A week ago I led a 3-hour morning seminar on grief for about 100 people. In light of all the emotions so many people are feeling about the COVID-19 pandemic, and so many related losses people have experienced, the folks at WBGL Christian radio station (91.7FM here in Champaign, IL) invited me to come and lead a seminar I call “Grieving in a forward Direction.” (If you want to have my handout, message me and I’ll send you a copy)
Here I am speaking on a WBGL podcast prior to the seminar. In about 10 minutes you’ll get a pretty-good overview of the entire 3-hour seminar.
Grieving is not only part of life, it also is a vital part of Christian discipleship. Jesus was a man of sorrow and acquainted with grief (Isaiah 53:3). In the Sermon on the Mount, one of Jesus’ first dictums is “Blessed are those who mourn, for they will be comforted.”
To be human is to grieve. To be a disciple of Jesus is to grieve. To always be “just fine,” is to bury your head in the sand and live in the land of numb.
At the seminar I met and talked with people who, because of COVID, are grieving what feels to them like a lost year. I met people who have lost loved ones, lost a marriage, lost income, lost a dream, lost their health and lost a pet. Indeed, grief is universal. A lot of those who attended are asking what I think is the greatest theological question ever: “What in the Sam Hill is going on down here anyway, God?“
Fifty years ago with campus protests raging across America and the Vietnam war showing no signs of ending, Marvin Gaye (one of the great Motown artists of the 1970s) released the song “What’s going on?“
Leonard Pitts, one of my favorite newspaper columnists, last week reflected on Gaye’s poignant song and the sheer exhaustion so many people are feeling because of the pandemic.

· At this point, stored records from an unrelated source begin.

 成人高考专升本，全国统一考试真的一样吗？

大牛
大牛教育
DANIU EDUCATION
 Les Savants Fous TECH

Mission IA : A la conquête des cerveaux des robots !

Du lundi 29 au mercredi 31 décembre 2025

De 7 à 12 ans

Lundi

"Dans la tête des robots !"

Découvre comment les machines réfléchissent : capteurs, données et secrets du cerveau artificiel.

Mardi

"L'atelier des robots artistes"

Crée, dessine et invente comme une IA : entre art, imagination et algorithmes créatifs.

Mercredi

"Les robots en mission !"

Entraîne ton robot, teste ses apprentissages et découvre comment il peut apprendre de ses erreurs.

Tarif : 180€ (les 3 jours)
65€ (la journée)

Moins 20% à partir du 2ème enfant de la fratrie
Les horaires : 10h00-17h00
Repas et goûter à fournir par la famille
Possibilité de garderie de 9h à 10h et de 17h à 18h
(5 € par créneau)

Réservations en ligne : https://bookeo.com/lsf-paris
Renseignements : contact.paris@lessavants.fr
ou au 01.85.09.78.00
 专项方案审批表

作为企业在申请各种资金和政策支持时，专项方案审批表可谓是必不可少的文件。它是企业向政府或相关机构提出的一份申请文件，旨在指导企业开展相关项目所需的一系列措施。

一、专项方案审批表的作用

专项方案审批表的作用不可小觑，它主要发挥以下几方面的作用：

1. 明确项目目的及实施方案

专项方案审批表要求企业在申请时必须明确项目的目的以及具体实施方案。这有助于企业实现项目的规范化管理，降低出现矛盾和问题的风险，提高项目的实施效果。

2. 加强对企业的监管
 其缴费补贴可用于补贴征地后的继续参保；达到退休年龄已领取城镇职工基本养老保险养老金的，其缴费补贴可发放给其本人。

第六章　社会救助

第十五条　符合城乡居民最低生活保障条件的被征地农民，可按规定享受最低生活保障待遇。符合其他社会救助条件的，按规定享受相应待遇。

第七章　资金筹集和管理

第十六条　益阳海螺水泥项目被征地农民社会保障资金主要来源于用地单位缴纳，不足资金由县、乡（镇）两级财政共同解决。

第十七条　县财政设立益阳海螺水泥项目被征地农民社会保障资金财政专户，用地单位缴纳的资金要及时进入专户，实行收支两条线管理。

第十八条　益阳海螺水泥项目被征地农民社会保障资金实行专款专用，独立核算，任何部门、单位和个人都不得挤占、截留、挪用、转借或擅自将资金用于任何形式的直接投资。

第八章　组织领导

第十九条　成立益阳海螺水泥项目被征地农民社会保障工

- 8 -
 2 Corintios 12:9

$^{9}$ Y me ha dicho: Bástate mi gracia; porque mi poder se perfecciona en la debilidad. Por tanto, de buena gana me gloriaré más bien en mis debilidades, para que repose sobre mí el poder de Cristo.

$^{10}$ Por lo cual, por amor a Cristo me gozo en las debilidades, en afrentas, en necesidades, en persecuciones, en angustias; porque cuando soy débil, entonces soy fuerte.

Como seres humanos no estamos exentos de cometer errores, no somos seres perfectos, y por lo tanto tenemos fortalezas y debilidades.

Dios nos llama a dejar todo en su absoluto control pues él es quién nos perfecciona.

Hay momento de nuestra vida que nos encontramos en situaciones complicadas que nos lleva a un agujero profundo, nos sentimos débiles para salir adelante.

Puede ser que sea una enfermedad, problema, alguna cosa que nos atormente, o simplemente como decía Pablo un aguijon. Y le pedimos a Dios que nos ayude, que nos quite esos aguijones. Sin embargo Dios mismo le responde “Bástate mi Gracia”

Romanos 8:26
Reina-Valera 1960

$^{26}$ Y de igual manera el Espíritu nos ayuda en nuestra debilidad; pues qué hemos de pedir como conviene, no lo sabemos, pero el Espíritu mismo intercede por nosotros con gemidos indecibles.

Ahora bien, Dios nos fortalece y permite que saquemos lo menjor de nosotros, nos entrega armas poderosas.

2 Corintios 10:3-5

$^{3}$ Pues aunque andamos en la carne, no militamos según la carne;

Here is Gaye singing his great tune in a video that makes very clear the questions we are asking in 2021 are the same urgent questions Marvin Gaye asked in 1971. “What’s going on?” could indeed be the soundtrack for my seminar on grief.
Listen to Marvin Gaye’s tune as he says: “Mother, mother, there’s too many of you crying.” “Brother, brother, brother, there’s far too many of you dying.” “What’s going on?” The questions the Motown singer posed 50 years ago still are the questions today that make lots of us throw our hands in the air and ask, “What in the Sam Hill is going on down here anyway?”